There are plenty of times when I feel as if I lack confidence, when I feel as if what I do is, in one way or another, inadequate. When a real carpenter comes into our house, someone with the skills to truly craft a home, rather than just build one, I can’t quite get over the sense that he or she is quietly noting the many flaws of our humble shelter. Hah! Look at that out-of-square window. Man, Hewitt sure is a boob of a builder. Oh, my: They used spikes to pin those beams together! Philistines! I could go on. And on. But the truth is, it’s just not that helpful. It does nothing to further our pursuit of living our lives as we wish to live them. I forgave myself that out-of-square window years ago. So did Penny. And those spikes, they work just fine. Better yet, we drove ‘em ourselves. I remember it well. It made our shoulders wicked sore, but it was real fun.

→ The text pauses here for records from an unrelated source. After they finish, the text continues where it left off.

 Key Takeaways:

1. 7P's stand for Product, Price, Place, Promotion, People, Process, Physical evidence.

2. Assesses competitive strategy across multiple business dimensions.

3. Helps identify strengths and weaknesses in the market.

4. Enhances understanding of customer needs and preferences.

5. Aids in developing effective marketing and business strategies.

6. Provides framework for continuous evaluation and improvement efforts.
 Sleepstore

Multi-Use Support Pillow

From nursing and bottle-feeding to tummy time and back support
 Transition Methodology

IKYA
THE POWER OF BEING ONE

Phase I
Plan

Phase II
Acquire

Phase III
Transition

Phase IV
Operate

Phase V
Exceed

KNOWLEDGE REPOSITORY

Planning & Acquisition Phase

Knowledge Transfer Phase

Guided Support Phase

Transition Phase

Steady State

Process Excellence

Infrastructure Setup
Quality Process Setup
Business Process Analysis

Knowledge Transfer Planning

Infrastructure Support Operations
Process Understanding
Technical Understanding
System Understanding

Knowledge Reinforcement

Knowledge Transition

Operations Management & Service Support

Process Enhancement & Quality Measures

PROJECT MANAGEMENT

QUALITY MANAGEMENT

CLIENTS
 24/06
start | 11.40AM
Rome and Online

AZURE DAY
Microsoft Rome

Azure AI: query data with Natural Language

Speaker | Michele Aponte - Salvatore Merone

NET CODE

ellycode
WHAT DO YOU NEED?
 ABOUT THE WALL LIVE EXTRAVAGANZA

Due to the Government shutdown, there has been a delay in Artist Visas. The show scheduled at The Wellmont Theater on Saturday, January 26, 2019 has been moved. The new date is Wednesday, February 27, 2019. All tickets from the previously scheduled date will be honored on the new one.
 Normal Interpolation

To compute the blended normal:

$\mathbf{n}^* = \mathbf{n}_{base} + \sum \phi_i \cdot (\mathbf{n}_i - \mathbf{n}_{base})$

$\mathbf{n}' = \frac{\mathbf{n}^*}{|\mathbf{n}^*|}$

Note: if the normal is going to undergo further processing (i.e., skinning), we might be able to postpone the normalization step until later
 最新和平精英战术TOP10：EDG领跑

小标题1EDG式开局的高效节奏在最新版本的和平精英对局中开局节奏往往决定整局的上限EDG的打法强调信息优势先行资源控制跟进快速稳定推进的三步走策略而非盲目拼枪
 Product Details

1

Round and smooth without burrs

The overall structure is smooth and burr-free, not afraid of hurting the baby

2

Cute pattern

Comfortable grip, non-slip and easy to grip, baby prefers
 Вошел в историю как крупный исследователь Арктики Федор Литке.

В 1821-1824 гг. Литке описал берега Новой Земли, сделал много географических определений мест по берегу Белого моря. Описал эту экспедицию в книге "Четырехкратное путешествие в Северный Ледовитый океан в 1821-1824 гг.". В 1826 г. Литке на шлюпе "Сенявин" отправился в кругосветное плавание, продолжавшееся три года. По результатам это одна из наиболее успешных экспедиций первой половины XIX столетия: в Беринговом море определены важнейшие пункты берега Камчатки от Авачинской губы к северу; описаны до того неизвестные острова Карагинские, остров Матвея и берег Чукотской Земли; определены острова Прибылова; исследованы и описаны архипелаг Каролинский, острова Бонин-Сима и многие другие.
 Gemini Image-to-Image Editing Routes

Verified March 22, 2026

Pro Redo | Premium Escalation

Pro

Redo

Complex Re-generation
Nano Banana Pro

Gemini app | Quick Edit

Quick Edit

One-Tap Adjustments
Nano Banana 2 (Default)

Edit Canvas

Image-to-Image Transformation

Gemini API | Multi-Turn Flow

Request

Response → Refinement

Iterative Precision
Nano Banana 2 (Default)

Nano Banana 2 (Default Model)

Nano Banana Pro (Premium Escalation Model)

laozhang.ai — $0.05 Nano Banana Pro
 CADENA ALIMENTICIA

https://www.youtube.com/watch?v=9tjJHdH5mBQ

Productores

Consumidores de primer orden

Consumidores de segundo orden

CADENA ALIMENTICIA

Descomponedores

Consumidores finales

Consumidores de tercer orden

Soon enough, I’ll forgive myself that stupid milking room floor and rip it down. We’ll pile up all the tore-up wood, have some friends over, and spark up one hell of a fire. We’ll laugh at our stupid mistake and our friends will laugh with (at?) us and maybe we’ll cook up some sausages or something. We might even break out some instruments and play some music. I’m still working on gaining the confidence to sing in front of others, but I’m getting there, and maybe by then I’ll be ready to belt out a tune or two.
You know, I think that might be the best thing to do with failure: Turn it into a party.